--- SHORT EXERCISE ---
State how many lines of the records below contain the string "pine", treating case as significant, and reply with that number only.

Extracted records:
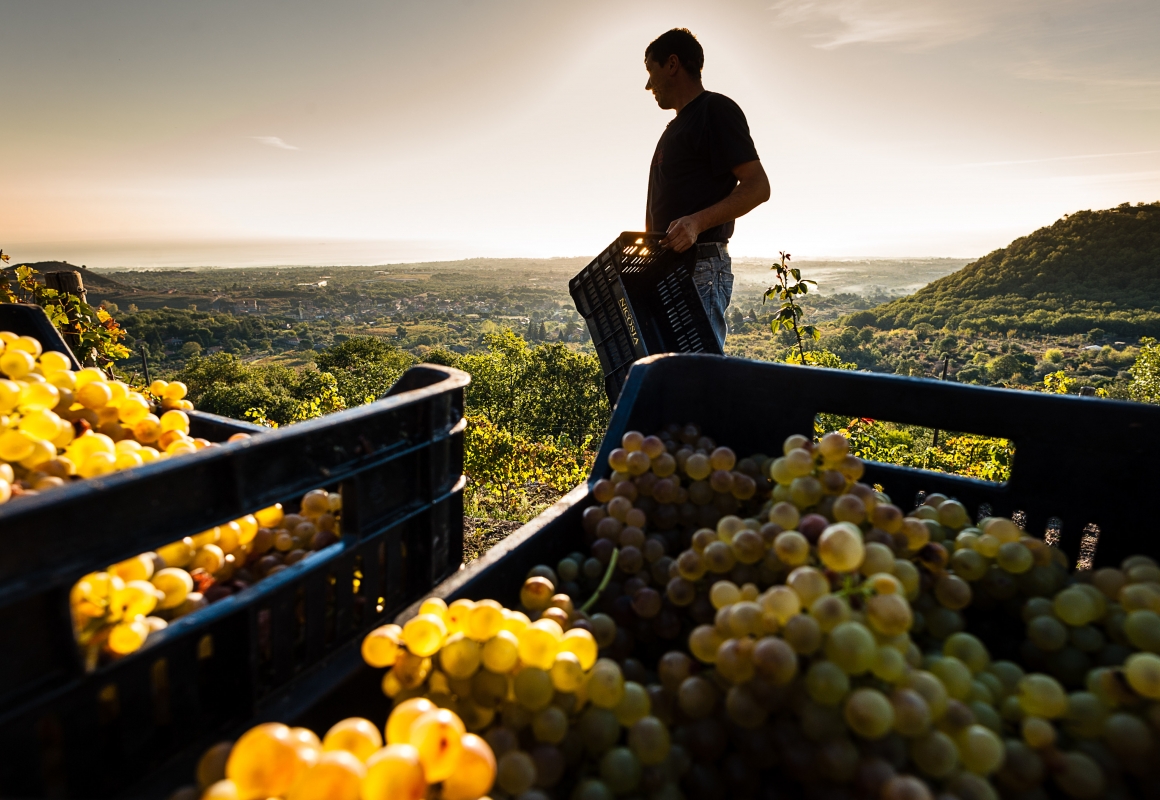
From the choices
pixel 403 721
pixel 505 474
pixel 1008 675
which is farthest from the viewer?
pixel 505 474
---
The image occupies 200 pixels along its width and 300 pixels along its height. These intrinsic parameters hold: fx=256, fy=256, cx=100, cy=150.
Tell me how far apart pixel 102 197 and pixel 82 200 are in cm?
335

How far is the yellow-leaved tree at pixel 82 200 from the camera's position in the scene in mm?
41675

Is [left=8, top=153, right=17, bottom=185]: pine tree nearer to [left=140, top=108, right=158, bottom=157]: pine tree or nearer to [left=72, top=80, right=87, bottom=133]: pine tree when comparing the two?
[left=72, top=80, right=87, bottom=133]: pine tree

--- THE REPLY ---
2